▼

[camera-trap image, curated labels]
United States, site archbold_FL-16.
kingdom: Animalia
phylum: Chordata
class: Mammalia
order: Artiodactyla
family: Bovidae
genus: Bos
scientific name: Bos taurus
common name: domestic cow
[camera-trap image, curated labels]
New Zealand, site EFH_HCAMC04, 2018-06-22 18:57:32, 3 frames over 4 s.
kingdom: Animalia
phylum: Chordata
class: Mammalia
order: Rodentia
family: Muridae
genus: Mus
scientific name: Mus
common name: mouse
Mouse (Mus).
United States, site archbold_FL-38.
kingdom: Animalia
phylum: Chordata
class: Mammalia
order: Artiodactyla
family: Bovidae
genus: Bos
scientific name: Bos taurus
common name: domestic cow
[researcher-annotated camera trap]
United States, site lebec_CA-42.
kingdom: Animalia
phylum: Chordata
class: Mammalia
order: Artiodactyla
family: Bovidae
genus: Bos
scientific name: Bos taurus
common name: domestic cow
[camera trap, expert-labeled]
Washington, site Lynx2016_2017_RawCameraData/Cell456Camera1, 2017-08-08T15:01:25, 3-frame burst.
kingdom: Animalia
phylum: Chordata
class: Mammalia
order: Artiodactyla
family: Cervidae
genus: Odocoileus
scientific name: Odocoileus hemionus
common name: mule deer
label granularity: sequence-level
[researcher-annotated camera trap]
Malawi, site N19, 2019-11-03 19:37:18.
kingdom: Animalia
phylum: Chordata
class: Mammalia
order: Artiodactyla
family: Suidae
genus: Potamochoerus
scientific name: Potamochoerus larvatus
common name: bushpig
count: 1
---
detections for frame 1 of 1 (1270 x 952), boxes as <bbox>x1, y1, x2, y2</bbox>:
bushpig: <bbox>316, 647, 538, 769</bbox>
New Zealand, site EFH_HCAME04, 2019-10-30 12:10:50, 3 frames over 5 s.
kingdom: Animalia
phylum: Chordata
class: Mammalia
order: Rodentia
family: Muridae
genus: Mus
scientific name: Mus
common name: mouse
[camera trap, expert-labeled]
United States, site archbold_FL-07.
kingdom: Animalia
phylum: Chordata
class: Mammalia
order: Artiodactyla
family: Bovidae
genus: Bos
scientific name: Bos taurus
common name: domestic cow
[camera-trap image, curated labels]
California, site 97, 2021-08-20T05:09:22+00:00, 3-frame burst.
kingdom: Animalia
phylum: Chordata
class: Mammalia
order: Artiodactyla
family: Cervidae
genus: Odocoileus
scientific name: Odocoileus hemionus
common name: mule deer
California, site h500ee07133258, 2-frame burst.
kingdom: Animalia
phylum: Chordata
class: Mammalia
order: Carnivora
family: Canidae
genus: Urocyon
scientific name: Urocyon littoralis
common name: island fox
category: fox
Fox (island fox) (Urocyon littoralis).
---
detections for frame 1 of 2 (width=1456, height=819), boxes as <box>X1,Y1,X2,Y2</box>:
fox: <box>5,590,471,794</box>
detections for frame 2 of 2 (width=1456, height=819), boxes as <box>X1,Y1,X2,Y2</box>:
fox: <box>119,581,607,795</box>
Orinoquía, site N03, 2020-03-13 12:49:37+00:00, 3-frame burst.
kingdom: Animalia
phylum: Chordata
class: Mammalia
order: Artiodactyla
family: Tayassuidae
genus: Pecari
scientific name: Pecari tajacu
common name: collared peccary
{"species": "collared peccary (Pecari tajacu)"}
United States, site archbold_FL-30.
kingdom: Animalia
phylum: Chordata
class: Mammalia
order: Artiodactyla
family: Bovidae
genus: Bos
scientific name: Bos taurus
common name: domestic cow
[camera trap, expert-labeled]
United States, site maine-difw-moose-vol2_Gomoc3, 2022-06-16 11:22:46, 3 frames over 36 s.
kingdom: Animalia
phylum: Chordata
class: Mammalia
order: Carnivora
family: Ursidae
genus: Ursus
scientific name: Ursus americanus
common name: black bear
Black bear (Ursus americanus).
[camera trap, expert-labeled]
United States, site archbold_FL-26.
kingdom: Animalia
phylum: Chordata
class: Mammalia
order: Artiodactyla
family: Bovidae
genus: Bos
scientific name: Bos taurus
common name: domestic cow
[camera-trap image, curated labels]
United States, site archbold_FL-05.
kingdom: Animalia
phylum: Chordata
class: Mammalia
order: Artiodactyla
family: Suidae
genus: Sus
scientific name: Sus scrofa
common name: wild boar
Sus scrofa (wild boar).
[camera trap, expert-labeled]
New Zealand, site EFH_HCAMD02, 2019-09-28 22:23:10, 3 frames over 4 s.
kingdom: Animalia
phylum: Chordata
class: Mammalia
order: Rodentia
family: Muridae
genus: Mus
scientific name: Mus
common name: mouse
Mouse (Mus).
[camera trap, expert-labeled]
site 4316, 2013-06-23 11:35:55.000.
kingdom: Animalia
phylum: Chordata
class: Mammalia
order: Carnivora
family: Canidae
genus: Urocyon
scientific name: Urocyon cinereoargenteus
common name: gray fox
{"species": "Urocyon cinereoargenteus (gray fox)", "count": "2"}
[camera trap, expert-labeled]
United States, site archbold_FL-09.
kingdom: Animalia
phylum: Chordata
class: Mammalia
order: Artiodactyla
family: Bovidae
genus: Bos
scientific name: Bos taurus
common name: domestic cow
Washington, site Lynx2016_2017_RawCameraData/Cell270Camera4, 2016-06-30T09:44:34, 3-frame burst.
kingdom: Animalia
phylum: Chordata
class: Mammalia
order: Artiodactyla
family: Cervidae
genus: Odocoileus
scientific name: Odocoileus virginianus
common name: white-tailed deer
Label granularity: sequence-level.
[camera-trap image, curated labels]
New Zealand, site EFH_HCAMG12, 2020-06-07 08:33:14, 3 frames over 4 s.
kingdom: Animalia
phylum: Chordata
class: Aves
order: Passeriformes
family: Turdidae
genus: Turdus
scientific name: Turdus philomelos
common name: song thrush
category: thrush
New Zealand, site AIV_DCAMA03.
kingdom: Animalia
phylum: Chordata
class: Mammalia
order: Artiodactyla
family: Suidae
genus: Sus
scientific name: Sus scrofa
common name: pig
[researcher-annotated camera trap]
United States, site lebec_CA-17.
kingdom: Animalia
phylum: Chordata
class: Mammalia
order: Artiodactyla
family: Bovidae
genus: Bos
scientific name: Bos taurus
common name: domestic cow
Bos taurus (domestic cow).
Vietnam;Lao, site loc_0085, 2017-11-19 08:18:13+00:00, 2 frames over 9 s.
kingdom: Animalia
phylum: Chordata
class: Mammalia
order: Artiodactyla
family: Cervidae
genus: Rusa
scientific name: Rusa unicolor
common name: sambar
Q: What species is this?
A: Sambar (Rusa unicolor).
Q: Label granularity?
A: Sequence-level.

▲

Write the listing out again, exactly as it reads.

[camera-trap image, curated labels]
United States, site archbold_FL-16.
kingdom: Animalia
phylum: Chordata
class: Mammalia
order: Artiodactyla
family: Bovidae
genus: Bos
scientific name: Bos taurus
common name: domestic cow
[camera-trap image, curated labels]
New Zealand, site EFH_HCAMC04, 2018-06-22 18:57:32, 3 frames over 4 s.
kingdom: Animalia
phylum: Chordata
class: Mammalia
order: Rodentia
family: Muridae
genus: Mus
scientific name: Mus
common name: mouse
Mouse (Mus).
United States, site archbold_FL-38.
kingdom: Animalia
phylum: Chordata
class: Mammalia
order: Artiodactyla
family: Bovidae
genus: Bos
scientific name: Bos taurus
common name: domestic cow
[researcher-annotated camera trap]
United States, site lebec_CA-42.
kingdom: Animalia
phylum: Chordata
class: Mammalia
order: Artiodactyla
family: Bovidae
genus: Bos
scientific name: Bos taurus
common name: domestic cow
[camera trap, expert-labeled]
Washington, site Lynx2016_2017_RawCameraData/Cell456Camera1, 2017-08-08T15:01:25, 3-frame burst.
kingdom: Animalia
phylum: Chordata
class: Mammalia
order: Artiodactyla
family: Cervidae
genus: Odocoileus
scientific name: Odocoileus hemionus
common name: mule deer
label granularity: sequence-level
[researcher-annotated camera trap]
Malawi, site N19, 2019-11-03 19:37:18.
kingdom: Animalia
phylum: Chordata
class: Mammalia
order: Artiodactyla
family: Suidae
genus: Potamochoerus
scientific name: Potamochoerus larvatus
common name: bushpig
count: 1
---
detections for frame 1 of 1 (1270 x 952), boxes as <bbox>x1, y1, x2, y2</bbox>:
bushpig: <bbox>316, 647, 538, 769</bbox>
New Zealand, site EFH_HCAME04, 2019-10-30 12:10:50, 3 frames over 5 s.
kingdom: Animalia
phylum: Chordata
class: Mammalia
order: Rodentia
family: Muridae
genus: Mus
scientific name: Mus
common name: mouse
[camera trap, expert-labeled]
United States, site archbold_FL-07.
kingdom: Animalia
phylum: Chordata
class: Mammalia
order: Artiodactyla
family: Bovidae
genus: Bos
scientific name: Bos taurus
common name: domestic cow
[camera-trap image, curated labels]
California, site 97, 2021-08-20T05:09:22+00:00, 3-frame burst.
kingdom: Animalia
phylum: Chordata
class: Mammalia
order: Artiodactyla
family: Cervidae
genus: Odocoileus
scientific name: Odocoileus hemionus
common name: mule deer
California, site h500ee07133258, 2-frame burst.
kingdom: Animalia
phylum: Chordata
class: Mammalia
order: Carnivora
family: Canidae
genus: Urocyon
scientific name: Urocyon littoralis
common name: island fox
category: fox
Fox (island fox) (Urocyon littoralis).
---
detections for frame 1 of 2 (width=1456, height=819), boxes as <box>X1,Y1,X2,Y2</box>:
fox: <box>5,590,471,794</box>
detections for frame 2 of 2 (width=1456, height=819), boxes as <box>X1,Y1,X2,Y2</box>:
fox: <box>119,581,607,795</box>
Orinoquía, site N03, 2020-03-13 12:49:37+00:00, 3-frame burst.
kingdom: Animalia
phylum: Chordata
class: Mammalia
order: Artiodactyla
family: Tayassuidae
genus: Pecari
scientific name: Pecari tajacu
common name: collared peccary
{"species": "collared peccary (Pecari tajacu)"}
United States, site archbold_FL-30.
kingdom: Animalia
phylum: Chordata
class: Mammalia
order: Artiodactyla
family: Bovidae
genus: Bos
scientific name: Bos taurus
common name: domestic cow
[camera trap, expert-labeled]
United States, site maine-difw-moose-vol2_Gomoc3, 2022-06-16 11:22:46, 3 frames over 36 s.
kingdom: Animalia
phylum: Chordata
class: Mammalia
order: Carnivora
family: Ursidae
genus: Ursus
scientific name: Ursus americanus
common name: black bear
Black bear (Ursus americanus).
[camera trap, expert-labeled]
United States, site archbold_FL-26.
kingdom: Animalia
phylum: Chordata
class: Mammalia
order: Artiodactyla
family: Bovidae
genus: Bos
scientific name: Bos taurus
common name: domestic cow
[camera-trap image, curated labels]
United States, site archbold_FL-05.
kingdom: Animalia
phylum: Chordata
class: Mammalia
order: Artiodactyla
family: Suidae
genus: Sus
scientific name: Sus scrofa
common name: wild boar
Sus scrofa (wild boar).
[camera trap, expert-labeled]
New Zealand, site EFH_HCAMD02, 2019-09-28 22:23:10, 3 frames over 4 s.
kingdom: Animalia
phylum: Chordata
class: Mammalia
order: Rodentia
family: Muridae
genus: Mus
scientific name: Mus
common name: mouse
Mouse (Mus).
[camera trap, expert-labeled]
site 4316, 2013-06-23 11:35:55.000.
kingdom: Animalia
phylum: Chordata
class: Mammalia
order: Carnivora
family: Canidae
genus: Urocyon
scientific name: Urocyon cinereoargenteus
common name: gray fox
{"species": "Urocyon cinereoargenteus (gray fox)", "count": "2"}
[camera trap, expert-labeled]
United States, site archbold_FL-09.
kingdom: Animalia
phylum: Chordata
class: Mammalia
order: Artiodactyla
family: Bovidae
genus: Bos
scientific name: Bos taurus
common name: domestic cow
Washington, site Lynx2016_2017_RawCameraData/Cell270Camera4, 2016-06-30T09:44:34, 3-frame burst.
kingdom: Animalia
phylum: Chordata
class: Mammalia
order: Artiodactyla
family: Cervidae
genus: Odocoileus
scientific name: Odocoileus virginianus
common name: white-tailed deer
Label granularity: sequence-level.
[camera-trap image, curated labels]
New Zealand, site EFH_HCAMG12, 2020-06-07 08:33:14, 3 frames over 4 s.
kingdom: Animalia
phylum: Chordata
class: Aves
order: Passeriformes
family: Turdidae
genus: Turdus
scientific name: Turdus philomelos
common name: song thrush
category: thrush
New Zealand, site AIV_DCAMA03.
kingdom: Animalia
phylum: Chordata
class: Mammalia
order: Artiodactyla
family: Suidae
genus: Sus
scientific name: Sus scrofa
common name: pig
[researcher-annotated camera trap]
United States, site lebec_CA-17.
kingdom: Animalia
phylum: Chordata
class: Mammalia
order: Artiodactyla
family: Bovidae
genus: Bos
scientific name: Bos taurus
common name: domestic cow
Bos taurus (domestic cow).
Vietnam;Lao, site loc_0085, 2017-11-19 08:18:13+00:00, 2 frames over 9 s.
kingdom: Animalia
phylum: Chordata
class: Mammalia
order: Artiodactyla
family: Cervidae
genus: Rusa
scientific name: Rusa unicolor
common name: sambar
Q: What species is this?
A: Sambar (Rusa unicolor).
Q: Label granularity?
A: Sequence-level.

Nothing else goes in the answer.